Peutz-Jeghers syndrome (PJS) is a rare inherited autosomal dominant disease characterised by mucocutaneous pigmentation and multiple polyps in the gastrointestinal tract. In up to 25% of cases, there is no family history of PJS (sporadic cases). Acute intestinal intussusception due to multiple polyps is the most common complication of PJS. PJS is associated with cancers of the gastrointestinal tract and in other organs. Adenocarcinoma arising in hamartomatous polyps is heavily debated. A 23-year-old gentleman presented with sporadic PJS with recurrent ileal intussusceptions and multifocal well-differentiated adenocarcinomas arising in the background of hamartomatous polyps following hamartoma-dysplasia-carcinoma sequence, which is herein discussed.
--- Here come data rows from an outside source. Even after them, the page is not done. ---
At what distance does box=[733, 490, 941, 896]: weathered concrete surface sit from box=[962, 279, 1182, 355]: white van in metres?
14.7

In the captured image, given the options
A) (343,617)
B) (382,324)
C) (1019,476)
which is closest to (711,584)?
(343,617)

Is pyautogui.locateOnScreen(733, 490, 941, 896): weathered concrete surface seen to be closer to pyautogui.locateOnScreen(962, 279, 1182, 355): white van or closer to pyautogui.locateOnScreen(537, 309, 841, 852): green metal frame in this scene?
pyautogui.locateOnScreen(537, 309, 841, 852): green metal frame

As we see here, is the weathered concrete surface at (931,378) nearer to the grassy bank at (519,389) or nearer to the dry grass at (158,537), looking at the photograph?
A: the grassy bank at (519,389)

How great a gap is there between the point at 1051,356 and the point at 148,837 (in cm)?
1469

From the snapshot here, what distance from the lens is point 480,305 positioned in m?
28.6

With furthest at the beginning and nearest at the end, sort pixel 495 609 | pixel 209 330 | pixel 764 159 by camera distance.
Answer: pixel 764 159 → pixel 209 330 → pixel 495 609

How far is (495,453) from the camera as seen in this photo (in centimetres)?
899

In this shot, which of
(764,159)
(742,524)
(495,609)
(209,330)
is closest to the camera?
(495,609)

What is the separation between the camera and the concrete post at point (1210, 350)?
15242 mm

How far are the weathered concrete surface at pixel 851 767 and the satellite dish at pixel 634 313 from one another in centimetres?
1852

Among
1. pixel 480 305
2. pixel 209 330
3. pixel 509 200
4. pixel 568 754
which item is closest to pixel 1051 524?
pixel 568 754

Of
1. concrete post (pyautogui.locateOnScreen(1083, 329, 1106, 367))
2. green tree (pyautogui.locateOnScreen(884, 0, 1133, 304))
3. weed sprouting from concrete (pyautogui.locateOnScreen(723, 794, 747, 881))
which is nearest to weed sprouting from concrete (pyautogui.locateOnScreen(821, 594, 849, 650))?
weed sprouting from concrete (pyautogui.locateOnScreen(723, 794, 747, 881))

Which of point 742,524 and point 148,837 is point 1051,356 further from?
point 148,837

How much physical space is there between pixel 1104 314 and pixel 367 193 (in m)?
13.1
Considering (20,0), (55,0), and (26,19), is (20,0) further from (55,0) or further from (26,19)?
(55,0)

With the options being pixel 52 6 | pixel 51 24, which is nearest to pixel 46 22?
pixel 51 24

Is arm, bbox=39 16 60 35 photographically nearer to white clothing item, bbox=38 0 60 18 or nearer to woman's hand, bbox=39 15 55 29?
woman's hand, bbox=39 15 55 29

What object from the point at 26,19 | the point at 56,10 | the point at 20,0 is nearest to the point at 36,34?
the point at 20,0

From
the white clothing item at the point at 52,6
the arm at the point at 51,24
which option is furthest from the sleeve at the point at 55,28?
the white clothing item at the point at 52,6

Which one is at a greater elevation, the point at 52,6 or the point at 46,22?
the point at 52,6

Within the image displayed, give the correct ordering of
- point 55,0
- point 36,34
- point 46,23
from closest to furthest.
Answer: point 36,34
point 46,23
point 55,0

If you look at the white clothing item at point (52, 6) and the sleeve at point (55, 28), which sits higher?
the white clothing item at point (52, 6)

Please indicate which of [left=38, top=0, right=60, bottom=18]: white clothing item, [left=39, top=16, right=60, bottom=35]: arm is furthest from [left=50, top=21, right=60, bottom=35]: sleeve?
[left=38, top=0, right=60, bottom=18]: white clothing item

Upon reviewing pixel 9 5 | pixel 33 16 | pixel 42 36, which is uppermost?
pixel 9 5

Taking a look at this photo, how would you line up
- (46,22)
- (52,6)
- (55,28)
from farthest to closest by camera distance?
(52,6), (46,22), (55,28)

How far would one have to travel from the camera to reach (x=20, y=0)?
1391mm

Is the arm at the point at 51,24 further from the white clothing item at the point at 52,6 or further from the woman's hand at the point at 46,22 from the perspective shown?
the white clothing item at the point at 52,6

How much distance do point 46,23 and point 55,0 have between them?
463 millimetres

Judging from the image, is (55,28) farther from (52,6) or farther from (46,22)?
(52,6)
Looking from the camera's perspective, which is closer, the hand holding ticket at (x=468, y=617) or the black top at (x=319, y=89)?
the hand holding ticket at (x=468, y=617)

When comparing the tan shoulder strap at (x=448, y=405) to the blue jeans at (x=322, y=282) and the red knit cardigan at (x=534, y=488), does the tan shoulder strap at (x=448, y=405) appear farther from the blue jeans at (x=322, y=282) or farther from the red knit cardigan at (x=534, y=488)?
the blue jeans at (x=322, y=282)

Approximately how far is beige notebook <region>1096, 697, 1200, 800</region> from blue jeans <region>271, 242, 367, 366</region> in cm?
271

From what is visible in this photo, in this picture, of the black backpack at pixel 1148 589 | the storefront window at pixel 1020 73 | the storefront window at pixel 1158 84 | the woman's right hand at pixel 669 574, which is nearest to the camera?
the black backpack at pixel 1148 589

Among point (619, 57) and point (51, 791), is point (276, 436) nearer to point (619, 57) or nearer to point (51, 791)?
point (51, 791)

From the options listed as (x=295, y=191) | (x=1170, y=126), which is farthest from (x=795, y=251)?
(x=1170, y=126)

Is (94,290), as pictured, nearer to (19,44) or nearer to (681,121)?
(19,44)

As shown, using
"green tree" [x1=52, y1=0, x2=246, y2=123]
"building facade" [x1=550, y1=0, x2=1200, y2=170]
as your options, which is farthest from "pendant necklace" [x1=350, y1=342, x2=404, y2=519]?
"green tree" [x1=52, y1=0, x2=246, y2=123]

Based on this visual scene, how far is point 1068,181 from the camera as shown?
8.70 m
The hamartoma-dysplasia-carcinoma sequence is one of the pathways of carcinogenesis within hamartomatous polyps in PJS.

Automated summary

Peutz-Jeghers syndrome is a rare inherited disease characterized by pigmentation of the skin and multiple polyps in the gastrointestinal tract. It is associated with cancers in the gastrointestinal tract and other organs.